5. The large model translation fine-tuning method based on entropy-varying parameter importance awareness as described in claim 1, characterized in that, The specific steps of Step 4 include: Step 4.1: After completing the entropy-guided rank allocation, insert the LoRA module into the target linear layer of the Transformer encoder and decoder; the original pre-trained model weight matrix... Completely frozen, training only the two low-rank matrices introduced by LoRA. and For any fitted weight matrix Its effective weights are expressed in the forward propagation as: ; in , ,rank For Step 3, the first Differentiated rank of layer allocation, and satisfying , The dimension representing the hidden state is also the dimension of the input to the linear layer. Indicates the dimension of the linear layer output; Step 4.2: Subsequently, supervised fine-tuning of A and B is performed using low-resource translation data, with the backbone model parameters kept frozen throughout the training process; finally, the LoRA parameters with the best performance are saved as the fine-tuning result.
6. An electronic device comprising a memory, a processor, and a computer program stored in the memory and executable on the processor, characterized in that, When the processor executes the program, it implements the large model translation fine-tuning method based on entropy-varying parameter importance awareness as described in any one of claims 1 to 5.

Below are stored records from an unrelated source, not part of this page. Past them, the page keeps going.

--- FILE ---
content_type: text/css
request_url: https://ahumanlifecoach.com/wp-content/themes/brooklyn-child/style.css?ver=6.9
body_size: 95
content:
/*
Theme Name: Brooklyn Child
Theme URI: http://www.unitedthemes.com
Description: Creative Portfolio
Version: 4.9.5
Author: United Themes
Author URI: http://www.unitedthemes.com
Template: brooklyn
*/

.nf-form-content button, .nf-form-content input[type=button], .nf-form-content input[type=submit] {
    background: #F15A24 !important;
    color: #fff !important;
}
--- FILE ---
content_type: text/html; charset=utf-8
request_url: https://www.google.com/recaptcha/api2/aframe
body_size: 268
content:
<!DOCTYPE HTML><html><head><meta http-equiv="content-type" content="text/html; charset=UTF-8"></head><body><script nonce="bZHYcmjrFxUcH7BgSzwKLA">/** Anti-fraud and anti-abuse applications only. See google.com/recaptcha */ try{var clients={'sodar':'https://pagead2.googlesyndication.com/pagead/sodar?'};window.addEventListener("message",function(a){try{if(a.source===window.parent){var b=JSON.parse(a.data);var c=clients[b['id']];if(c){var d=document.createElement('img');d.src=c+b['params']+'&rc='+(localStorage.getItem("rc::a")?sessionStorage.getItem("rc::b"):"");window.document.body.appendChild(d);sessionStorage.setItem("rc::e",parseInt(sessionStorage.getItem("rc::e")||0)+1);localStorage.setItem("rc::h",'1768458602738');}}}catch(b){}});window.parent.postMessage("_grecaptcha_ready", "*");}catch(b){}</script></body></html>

7. A non-transitory computer-readable storage medium having a computer program stored thereon, characterized in that, When the computer program is executed by the processor, it implements the large model translation fine-tuning method based on entropy-varying parameter importance awareness as described in any one of claims 1 to 5.
8. A computer program product, comprising a computer program, characterized in that, When the computer program is executed by the processor, it implements the large model translation fine-tuning method based on entropy-varying parameter importance awareness as described in any one of claims 1 to 5.